3. The question is broadly presented, whether a sale under an execution, issued on a judgment recovered in a court of the State during the late rebellion, defeats a mortgage made and recorded before the sale, but during the time the execution was in the hands of the sheriff. In Martin v. Hewitt (44 Ala. 418), and Barclay v. Blocker, at the last term, it was held that it would not, and that such judgments would not support executions. This has been the general tenor of the decisions of this court since Martin v. Hewitt. In Foster v. Moody, at January term, 1873, a sheriff’s deed, based on a sale under execution issued in August, 1866, on a judgment rendered in the circuit court of Alabama in September, 1862, was held to be a superior title to a sheriff’s deed, based on a subsequent sale-under a junior judgment. The ground of this decision was, that the provisional government, existing in the State between July, 1865, and July, 1868, allowed the enforcement by execution of the Confederate judgments; and as this was a case of completed execution, it ought not to be disturbed. The judgments rendered in the state courts during the Confederate domination have never been regarded otherwise than as valid, though not possessed of all the properties of domestic judgments. In Bush v. Glover, 47 Ala. 167, the issue and *377service of a summons and complaint in February, 1861, were deemed sufficient to support a judgment by default, rendered in September, 1866. The decisions of tbis court, referred to above, have been a rule of property until the subject of them has wellnigh passed away.

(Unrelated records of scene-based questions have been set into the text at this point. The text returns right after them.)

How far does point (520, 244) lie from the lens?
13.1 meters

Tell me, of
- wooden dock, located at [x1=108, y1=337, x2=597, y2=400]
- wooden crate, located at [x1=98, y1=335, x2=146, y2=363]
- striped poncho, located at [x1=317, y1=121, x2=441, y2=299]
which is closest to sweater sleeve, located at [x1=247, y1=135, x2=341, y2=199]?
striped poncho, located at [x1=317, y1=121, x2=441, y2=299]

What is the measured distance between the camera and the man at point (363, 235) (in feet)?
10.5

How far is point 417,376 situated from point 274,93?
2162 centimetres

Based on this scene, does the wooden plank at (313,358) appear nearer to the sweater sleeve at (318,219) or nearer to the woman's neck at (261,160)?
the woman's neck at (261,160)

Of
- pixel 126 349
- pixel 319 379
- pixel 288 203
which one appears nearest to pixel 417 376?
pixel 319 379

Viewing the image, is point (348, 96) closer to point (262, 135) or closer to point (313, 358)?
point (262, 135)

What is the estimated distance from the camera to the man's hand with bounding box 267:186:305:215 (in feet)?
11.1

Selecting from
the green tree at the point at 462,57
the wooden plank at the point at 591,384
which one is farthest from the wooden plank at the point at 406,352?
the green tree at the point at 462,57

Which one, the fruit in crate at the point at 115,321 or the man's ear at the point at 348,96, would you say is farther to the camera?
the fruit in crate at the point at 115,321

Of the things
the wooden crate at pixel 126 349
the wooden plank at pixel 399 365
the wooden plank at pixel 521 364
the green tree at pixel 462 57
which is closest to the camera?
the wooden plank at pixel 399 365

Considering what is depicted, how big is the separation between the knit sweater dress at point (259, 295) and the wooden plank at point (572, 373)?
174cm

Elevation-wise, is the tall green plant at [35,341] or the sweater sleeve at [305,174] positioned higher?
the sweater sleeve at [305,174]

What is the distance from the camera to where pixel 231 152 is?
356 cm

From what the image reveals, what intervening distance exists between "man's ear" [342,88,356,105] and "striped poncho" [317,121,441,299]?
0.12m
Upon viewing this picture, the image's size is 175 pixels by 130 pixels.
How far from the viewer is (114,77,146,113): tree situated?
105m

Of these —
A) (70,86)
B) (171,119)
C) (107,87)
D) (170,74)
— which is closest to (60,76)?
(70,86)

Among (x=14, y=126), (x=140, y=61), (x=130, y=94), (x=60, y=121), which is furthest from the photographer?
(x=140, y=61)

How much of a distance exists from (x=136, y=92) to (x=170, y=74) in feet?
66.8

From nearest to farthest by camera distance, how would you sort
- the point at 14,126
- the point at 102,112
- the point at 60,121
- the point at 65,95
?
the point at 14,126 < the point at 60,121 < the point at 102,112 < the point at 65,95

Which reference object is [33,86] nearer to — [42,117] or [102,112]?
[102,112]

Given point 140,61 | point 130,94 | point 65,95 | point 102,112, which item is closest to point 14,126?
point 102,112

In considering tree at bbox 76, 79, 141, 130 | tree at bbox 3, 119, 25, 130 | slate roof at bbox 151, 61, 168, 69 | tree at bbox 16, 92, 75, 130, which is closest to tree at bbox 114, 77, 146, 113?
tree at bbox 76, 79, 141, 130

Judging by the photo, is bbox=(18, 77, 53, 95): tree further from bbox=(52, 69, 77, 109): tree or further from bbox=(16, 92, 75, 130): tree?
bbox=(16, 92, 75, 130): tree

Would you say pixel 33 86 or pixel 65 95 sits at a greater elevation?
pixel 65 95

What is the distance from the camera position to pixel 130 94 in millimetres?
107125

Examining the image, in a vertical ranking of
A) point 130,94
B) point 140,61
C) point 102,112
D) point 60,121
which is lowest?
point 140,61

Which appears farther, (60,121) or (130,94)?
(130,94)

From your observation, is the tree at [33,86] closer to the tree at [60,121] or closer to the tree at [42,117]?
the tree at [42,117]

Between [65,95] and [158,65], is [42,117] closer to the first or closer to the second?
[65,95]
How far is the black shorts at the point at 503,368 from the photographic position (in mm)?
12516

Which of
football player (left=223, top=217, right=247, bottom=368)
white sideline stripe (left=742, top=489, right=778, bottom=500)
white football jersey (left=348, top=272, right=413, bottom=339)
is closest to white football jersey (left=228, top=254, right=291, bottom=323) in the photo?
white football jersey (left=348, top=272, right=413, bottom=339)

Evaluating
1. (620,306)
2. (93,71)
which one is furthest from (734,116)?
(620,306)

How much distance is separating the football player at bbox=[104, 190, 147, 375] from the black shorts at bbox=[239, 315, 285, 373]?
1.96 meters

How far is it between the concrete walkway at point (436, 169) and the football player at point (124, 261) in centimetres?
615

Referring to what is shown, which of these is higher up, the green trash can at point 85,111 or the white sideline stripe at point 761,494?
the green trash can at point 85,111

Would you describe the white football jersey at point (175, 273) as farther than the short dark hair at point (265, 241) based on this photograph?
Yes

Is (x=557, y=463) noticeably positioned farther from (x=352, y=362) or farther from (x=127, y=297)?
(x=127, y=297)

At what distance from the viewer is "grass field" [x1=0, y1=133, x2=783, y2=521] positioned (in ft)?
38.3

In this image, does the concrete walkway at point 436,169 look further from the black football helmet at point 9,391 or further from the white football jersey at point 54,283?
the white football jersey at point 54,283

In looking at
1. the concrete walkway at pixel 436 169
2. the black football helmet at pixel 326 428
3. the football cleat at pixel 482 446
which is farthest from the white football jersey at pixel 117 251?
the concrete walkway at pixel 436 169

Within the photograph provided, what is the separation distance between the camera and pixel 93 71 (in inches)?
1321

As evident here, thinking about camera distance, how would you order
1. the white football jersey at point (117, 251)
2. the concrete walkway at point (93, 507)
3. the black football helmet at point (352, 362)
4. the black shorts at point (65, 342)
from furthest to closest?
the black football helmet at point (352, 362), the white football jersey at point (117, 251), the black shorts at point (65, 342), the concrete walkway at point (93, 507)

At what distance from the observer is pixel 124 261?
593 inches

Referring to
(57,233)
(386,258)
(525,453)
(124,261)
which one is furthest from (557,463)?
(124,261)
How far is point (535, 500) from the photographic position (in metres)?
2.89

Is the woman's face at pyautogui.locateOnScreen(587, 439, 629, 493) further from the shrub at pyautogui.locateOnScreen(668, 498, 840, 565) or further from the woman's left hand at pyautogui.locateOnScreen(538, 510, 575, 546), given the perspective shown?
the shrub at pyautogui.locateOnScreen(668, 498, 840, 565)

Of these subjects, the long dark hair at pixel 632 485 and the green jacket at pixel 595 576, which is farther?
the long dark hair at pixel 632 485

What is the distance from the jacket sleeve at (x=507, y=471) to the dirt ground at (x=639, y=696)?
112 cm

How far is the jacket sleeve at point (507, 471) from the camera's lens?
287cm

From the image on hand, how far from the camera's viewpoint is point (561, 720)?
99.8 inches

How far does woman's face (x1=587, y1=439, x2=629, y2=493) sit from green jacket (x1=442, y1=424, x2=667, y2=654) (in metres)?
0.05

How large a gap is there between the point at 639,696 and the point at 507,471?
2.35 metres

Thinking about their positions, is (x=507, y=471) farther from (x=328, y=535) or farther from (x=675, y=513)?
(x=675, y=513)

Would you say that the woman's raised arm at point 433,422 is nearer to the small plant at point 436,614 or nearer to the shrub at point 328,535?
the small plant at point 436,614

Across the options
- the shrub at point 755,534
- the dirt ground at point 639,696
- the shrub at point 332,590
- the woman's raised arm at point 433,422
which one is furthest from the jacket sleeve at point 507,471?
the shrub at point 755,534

Whatever may be the differences of opinion in respect to the properties which should be ascribed to these peculiar judgments, it will do no good now to treat the matter as an open question. Settlements have been made and property acquired on the faith of the construction heretofore given to them, which it would be wrong to disturb. The purchasers at the sheriff’s sale were apprised of the mortgage at the time of their purchase. The mortgagee probably did not know of the' execution in the hands of the sheriff. We decide that the lien of the mortgage must prevail over the lien of the execution.

The terms of the chancery court for Lee county are required to be held on Thursday after the first Monday after the fourth Monday in May, and on the first Monday in November, and may continue at each term until the business of the court is disposed of. It does not appear that any term of the court was held at an improper time. The entry nuno pro tuno of the submission of the cause and the note of evidence inflicts no injury on the appellant, whether made improperly or not. It does very well, standing of the term at which it was made. All of the evidence found in the transcript has received consideration.

The decree is affirmed ; with an amendment, requiring the sale first of that portion of the land not sold under the execution.